**ASSIGNED TASK**
Write out the material word for word, starting with the line that contains "758 Carriage Lake" and ending with the line that contains "Cotton-terry tracksuit bottoms", both included, and nothing else.

**DATA SUPPLIED**

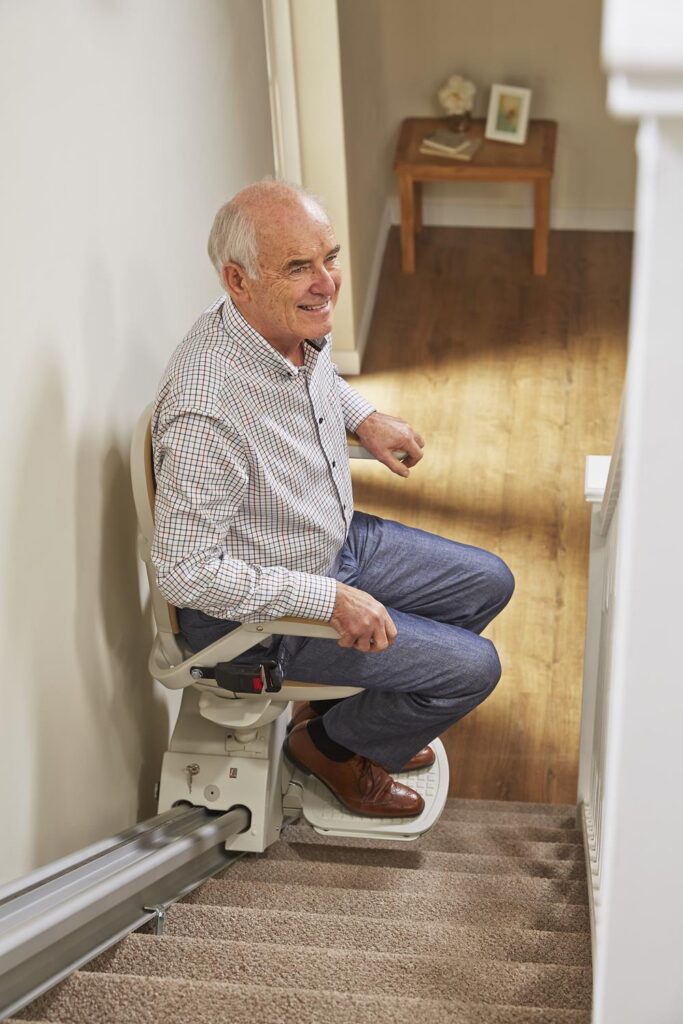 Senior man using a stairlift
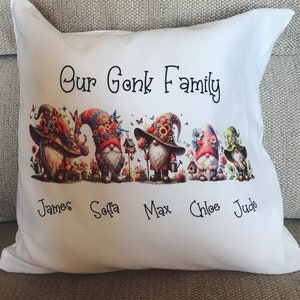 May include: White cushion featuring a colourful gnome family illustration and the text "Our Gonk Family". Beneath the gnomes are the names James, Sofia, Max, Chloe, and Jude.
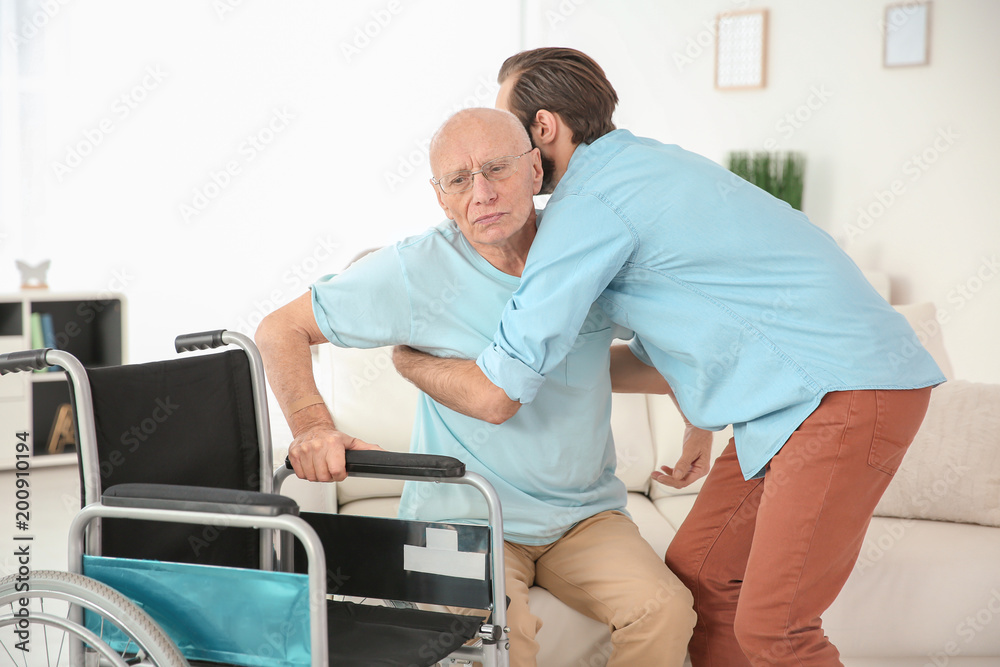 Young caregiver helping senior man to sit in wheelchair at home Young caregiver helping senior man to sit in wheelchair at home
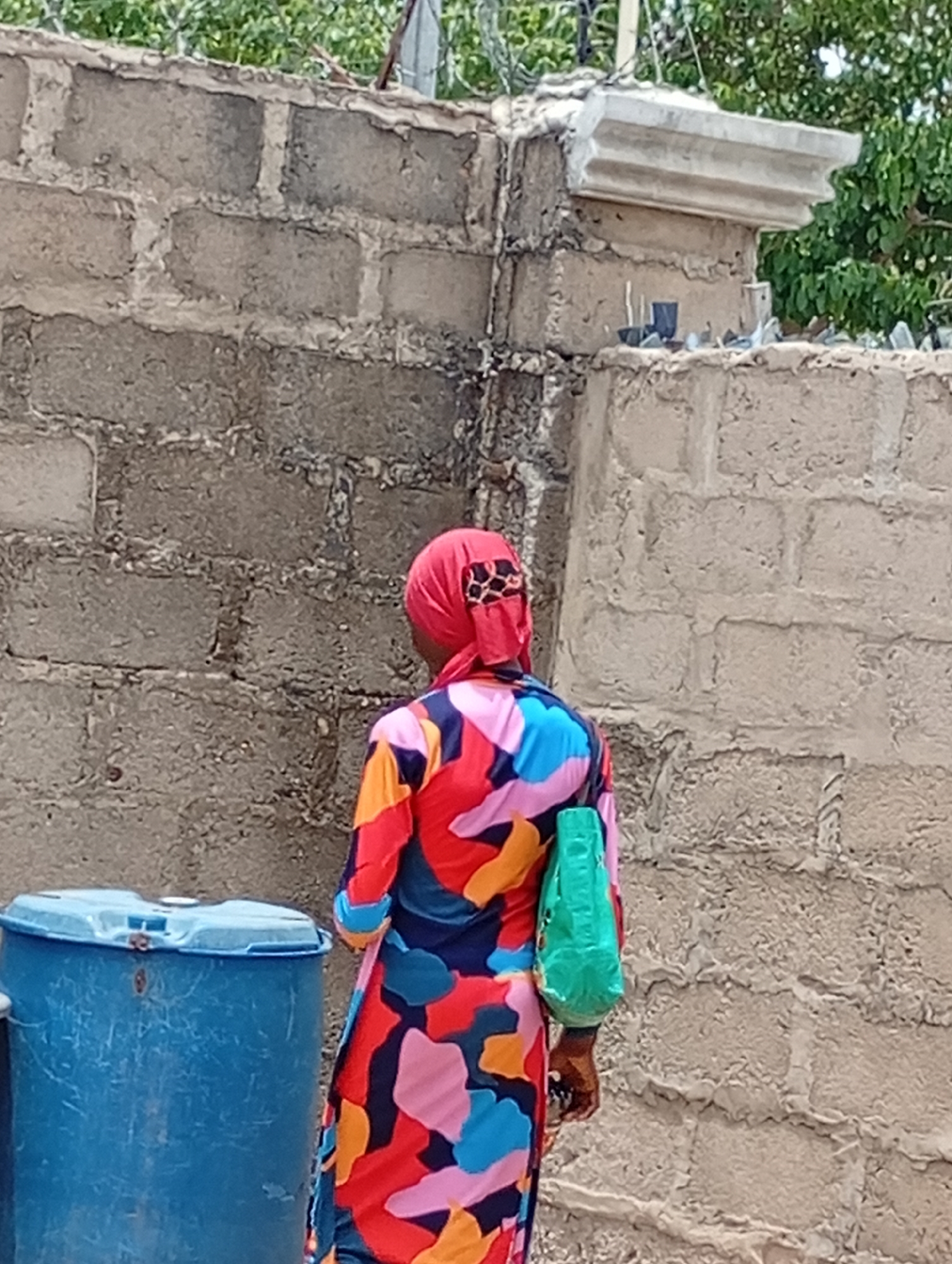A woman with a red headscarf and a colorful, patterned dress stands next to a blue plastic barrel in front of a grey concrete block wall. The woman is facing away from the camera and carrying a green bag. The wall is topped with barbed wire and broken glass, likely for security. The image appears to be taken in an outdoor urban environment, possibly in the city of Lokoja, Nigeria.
==
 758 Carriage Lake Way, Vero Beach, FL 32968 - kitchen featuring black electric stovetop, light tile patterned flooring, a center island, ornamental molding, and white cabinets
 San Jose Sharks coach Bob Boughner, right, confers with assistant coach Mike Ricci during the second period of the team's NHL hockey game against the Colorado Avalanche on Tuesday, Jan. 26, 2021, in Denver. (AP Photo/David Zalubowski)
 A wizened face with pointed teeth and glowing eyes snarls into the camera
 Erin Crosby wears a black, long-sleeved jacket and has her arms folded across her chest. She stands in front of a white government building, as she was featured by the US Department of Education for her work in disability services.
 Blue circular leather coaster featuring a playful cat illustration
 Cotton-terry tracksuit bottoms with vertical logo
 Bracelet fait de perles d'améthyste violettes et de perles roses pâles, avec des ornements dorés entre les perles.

**THE COMPLETED TASK**
 758 Carriage Lake Way, Vero Beach, FL 32968 - kitchen featuring black electric stovetop, light tile patterned flooring, a center island, ornamental molding, and white cabinets
 San Jose Sharks coach Bob Boughner, right, confers with assistant coach Mike Ricci during the second period of the team's NHL hockey game against the Colorado Avalanche on Tuesday, Jan. 26, 2021, in Denver. (AP Photo/David Zalubowski)
 A wizened face with pointed teeth and glowing eyes snarls into the camera
 Erin Crosby wears a black, long-sleeved jacket and has her arms folded across her chest. She stands in front of a white government building, as she was featured by the US Department of Education for her work in disability services.
 Blue circular leather coaster featuring a playful cat illustration
 Cotton-terry tracksuit bottoms with vertical logo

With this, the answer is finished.